Sur la légalité de l'arrêté de placement en rétention : au regard des dispositions de l'article L.741-1 du code de l'entrée et du séjour des étrangers et du droit d'asile, le préfet n'est pas tenu de faire état dans sa décision de tous les éléments de la situation personnelle de l'intéressé dès lors que les motifs positifs qu'il retient (l'intéressé ne peut justifier de la possession de documents d'identité ou de voyage en cours de validité et a été signalé pour des faits ayant troublé l'ordre public) suffisent à justifier le placement en rétention.
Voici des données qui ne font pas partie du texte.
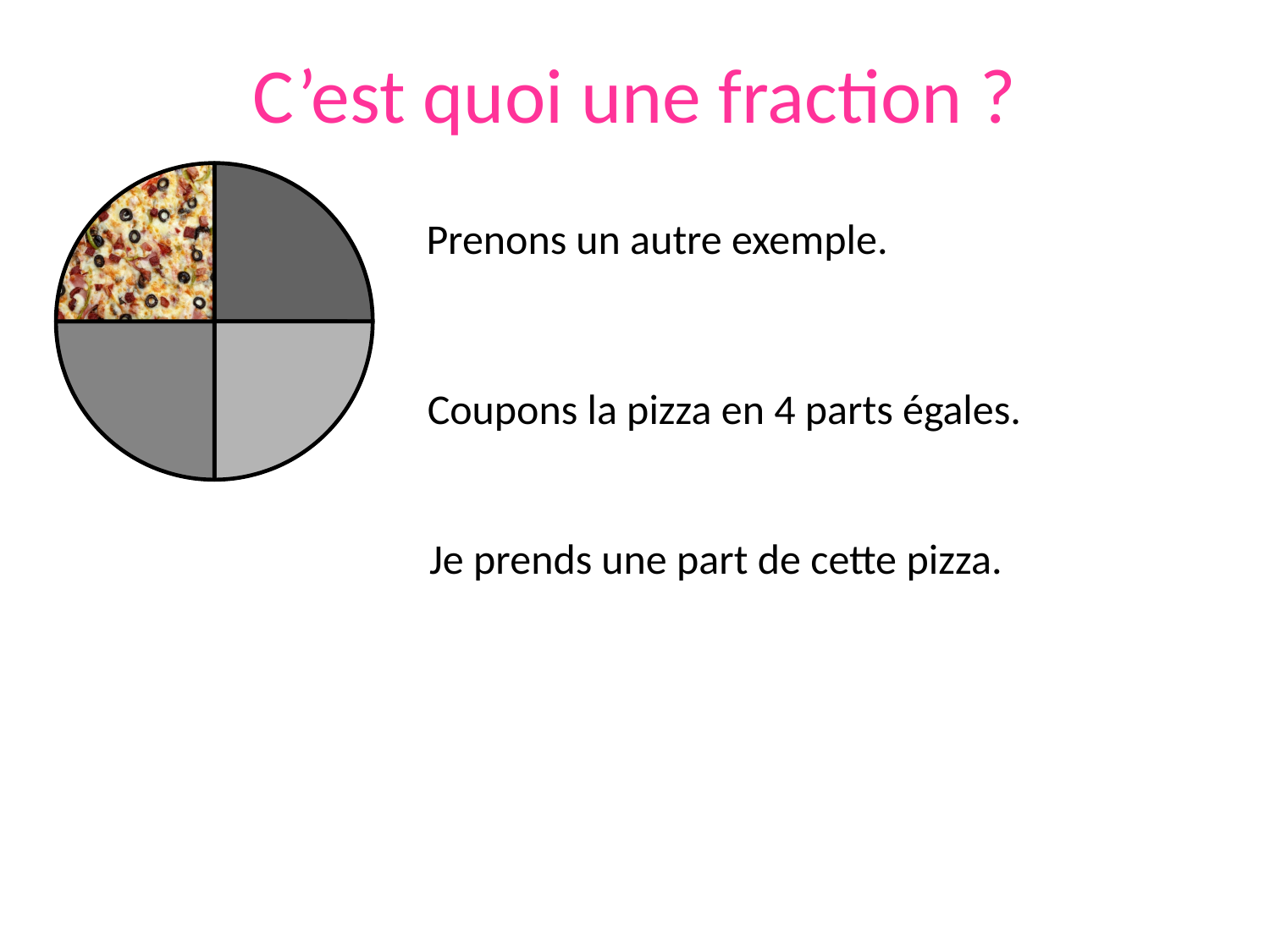
What is the title of the slide containing the pie chart? C’est quoi une fraction ? What share of the whole pizza does one slice of the pie chart represent? 1/4 What kind of chart is shown on the slide? pie chart According to the slide, into how many equal parts is the pizza cut? 4 How many slices of the pie chart are filled with a pizza image rather than a grey colour? 1 How many slices does the pie chart have? 4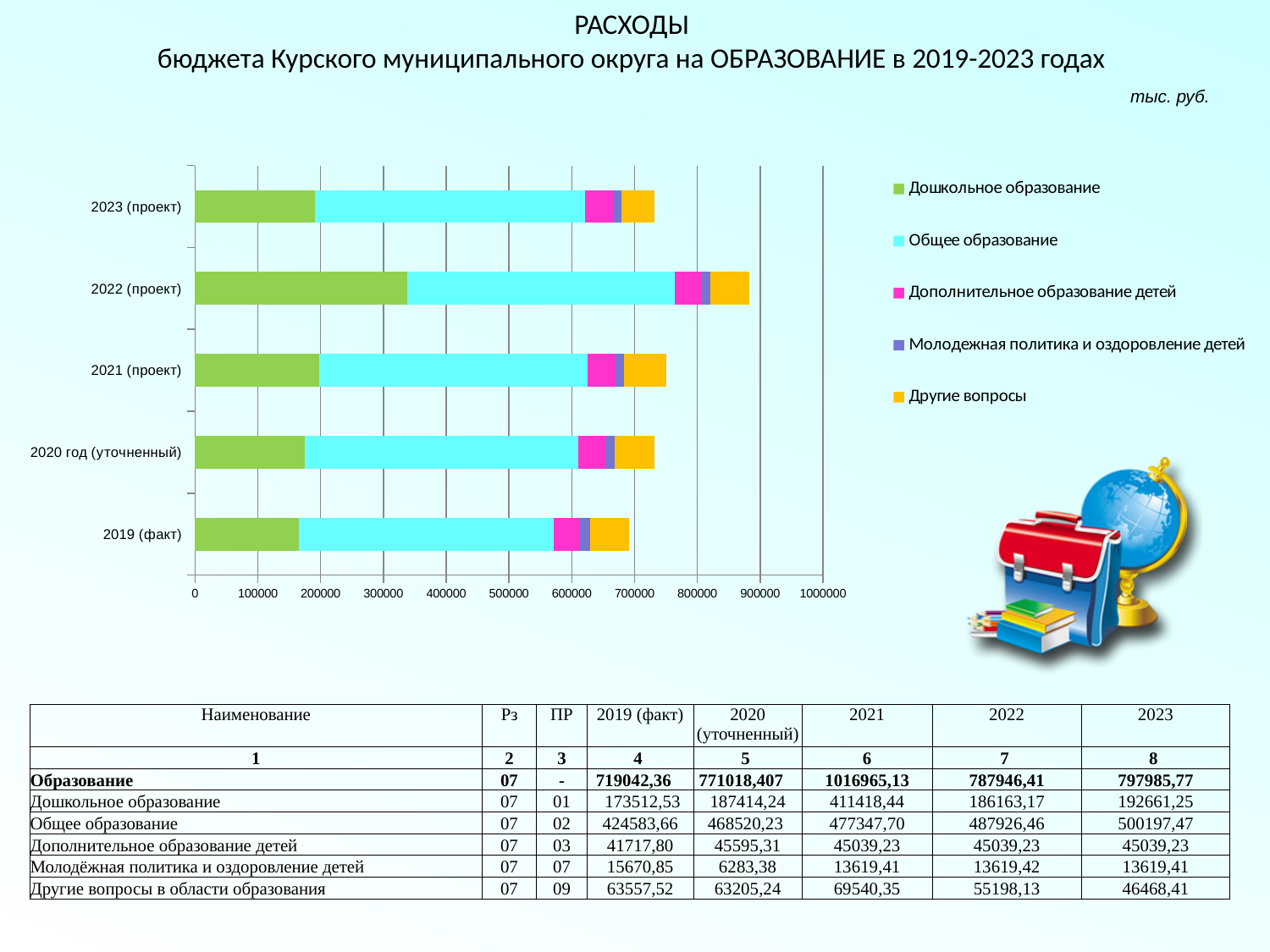
Which year has the longest total bar on the chart? 2022 (проект) Which legend entry is shown in yellow/orange? Другие вопросы Which is larger on the chart: the Дошкольное образование segment for 2022 (проект) or for 2023 (проект)? 2022 (проект) Which colour represents Общее образование in the chart legend? Light blue (cyan) Is the total bar for 2022 (проект) greater or less than 800000? greater How many series does the chart legend list? 5 What kind of chart is shown on the slide? Stacked bar chart Which year has the shortest total bar on the chart? 2019 (факт) Is the Дошкольное образование segment for 2022 (проект) greater or less than 300000? greater How many year categories are plotted on the chart? 5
L'argument de la présence d'un passeport périmé ne suffit pas à établir que le préfet aurait méconnu les garanties de représentation de l'intéressé.
Dans ce contexte, le moyen relatif à l'allégation de disproportion et sollicitant l'appréciation de son intégration sur le territoire (résidence depuis 1997), s'interprète comme une demande de maintien en France en raison de son état de santé, et l'intéressé conteste donc en réalité la décision d'éloignement. Or il résulte d'une jurisprudence constante que le juge administratif est seul compétent pour connaître de la légalité des décisions relatives au séjour et à l'éloignement, quand bien même leur illégalité serait invoquée par voie d'exception à l'occasion de la contestation, devant le juge judiciaire, de la décision de placement en rétention (1re Civ., 27 septembre 2017, pourvoi n° 17-10.207).
Ainsi la critique relève donc de la compétence du juge administratif, de sorte que le premier président ne saurait, sans excès de pouvoir, statuer sur ce point.
Sur sa situation actuelle et la prolongation de la mesure
Sur la consultation du FNAEG et l'absence de diligence de l'administration, les arguments stéréotypés ne s'appuient aucunement sur le dossier ni sur la motivation de l'ordonnance criquée qui a notamment retenu que le consulat avait été saisi le 31 août. Il n'existe donc aucune contestation motivée de cette décision.
Sur la demande d'assignation
En application de l'article L. 743-13 du même code (et quelles que soient les causes ayant fait obstacle au renouvellement du passeport de l'étranger), la demande d'assignation à résidence que formule l'intéressé, en l'absence de remise de son passeport en cours de validité aux autorités compétentes, n'est pas recevable.
En l'absence de toute illégalité susceptible d'affecter les conditions (découlant du droit de l'Union) de légalité de la rétention, et à défaut d'autres moyens présentés en appel, il y a lieu de constater que la déclaration d'appel ne peut être considérée comme recevable.
PAR CES MOTIFS
DÉCLARONS l'appel irrecevable,
ORDONNONS la remise immédiate au procureur général d'une expédition de la présente ordonnance.
Fait à Paris le 09 septembre 2023 à 12h02
LE GREFFIER, LE PRÉSIDENT,
REÇU NOTIFICATION DE L'ORDONNANCE ET DE L'EXERCICE DES VOIES DE RECOURS :
Pour information :
L'ordonnance n'est pas susceptible d'opposition.
Le pourvoi en cassation est ouvert à l'étranger, à l'autorité administrative qui a prononcé le maintien en zone d'attente ou la rétention et au ministère public.
Le délai de pourvoi en cassation est de deux mois à compter de la notification.
Le pourvoi est formé par déclaration écrite remise au secrétariat greffe de la Cour de cassation par l'avocat au Conseil d'Etat et à la Cour de cassation constitué par le demandeur.
Notification effectuée aux parties par LRAR ou télécopie et/ou courriel.